╔══

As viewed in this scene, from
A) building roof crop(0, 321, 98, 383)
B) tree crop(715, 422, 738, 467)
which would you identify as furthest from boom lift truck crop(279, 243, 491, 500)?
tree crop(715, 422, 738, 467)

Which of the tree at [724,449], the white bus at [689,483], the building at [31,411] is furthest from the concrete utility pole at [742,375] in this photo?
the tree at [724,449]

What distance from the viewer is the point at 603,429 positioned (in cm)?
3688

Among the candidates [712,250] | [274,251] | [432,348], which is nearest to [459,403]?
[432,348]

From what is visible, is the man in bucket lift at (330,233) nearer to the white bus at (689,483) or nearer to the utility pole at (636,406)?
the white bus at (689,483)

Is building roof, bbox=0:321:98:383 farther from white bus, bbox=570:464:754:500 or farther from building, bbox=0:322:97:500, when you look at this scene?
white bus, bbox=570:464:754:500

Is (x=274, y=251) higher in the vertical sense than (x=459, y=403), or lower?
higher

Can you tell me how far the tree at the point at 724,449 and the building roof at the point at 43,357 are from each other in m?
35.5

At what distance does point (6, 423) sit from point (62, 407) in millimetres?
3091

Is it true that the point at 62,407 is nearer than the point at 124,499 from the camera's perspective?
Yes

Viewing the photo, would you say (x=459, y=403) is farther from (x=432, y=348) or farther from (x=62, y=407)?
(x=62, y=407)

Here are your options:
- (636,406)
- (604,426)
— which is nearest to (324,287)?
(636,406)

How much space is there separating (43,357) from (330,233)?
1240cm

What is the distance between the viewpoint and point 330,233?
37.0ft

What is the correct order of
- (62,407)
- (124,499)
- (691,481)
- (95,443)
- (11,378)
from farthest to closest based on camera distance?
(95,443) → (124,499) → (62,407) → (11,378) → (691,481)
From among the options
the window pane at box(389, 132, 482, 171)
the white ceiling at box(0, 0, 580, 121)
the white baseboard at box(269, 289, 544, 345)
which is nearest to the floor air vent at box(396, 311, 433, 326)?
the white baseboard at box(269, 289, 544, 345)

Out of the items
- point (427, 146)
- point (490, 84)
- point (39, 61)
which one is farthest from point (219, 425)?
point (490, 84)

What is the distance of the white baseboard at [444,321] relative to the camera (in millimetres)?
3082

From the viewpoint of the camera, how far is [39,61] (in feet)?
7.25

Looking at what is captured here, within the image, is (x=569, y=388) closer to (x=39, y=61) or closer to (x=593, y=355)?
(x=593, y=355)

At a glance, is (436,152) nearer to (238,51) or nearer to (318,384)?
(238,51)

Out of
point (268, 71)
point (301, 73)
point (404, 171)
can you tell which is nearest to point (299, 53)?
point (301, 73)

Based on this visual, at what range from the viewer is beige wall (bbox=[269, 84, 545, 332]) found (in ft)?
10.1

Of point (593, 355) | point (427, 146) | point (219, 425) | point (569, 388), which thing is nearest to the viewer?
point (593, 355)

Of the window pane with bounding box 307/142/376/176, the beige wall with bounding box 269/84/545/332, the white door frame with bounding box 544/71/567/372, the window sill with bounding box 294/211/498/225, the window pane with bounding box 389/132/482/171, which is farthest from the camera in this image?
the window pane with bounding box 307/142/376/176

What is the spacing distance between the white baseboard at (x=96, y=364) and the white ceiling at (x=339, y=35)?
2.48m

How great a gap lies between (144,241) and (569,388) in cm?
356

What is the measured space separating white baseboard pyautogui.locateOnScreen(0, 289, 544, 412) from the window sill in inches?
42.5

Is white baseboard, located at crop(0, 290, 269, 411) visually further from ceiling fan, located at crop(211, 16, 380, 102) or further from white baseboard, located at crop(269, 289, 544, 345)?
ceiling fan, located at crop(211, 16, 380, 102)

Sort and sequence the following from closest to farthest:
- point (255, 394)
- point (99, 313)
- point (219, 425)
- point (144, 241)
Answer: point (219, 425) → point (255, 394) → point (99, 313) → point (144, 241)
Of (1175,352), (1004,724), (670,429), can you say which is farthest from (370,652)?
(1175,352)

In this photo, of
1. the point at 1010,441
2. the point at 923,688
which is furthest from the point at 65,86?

╚══

__Exercise instructions__: Can you print the stretch from the line containing "In this photo, of" through the end of the material, reproducing each line without any change?

__Response to the exercise__:
In this photo, of
1. the point at 1010,441
2. the point at 923,688
which is furthest from the point at 65,86?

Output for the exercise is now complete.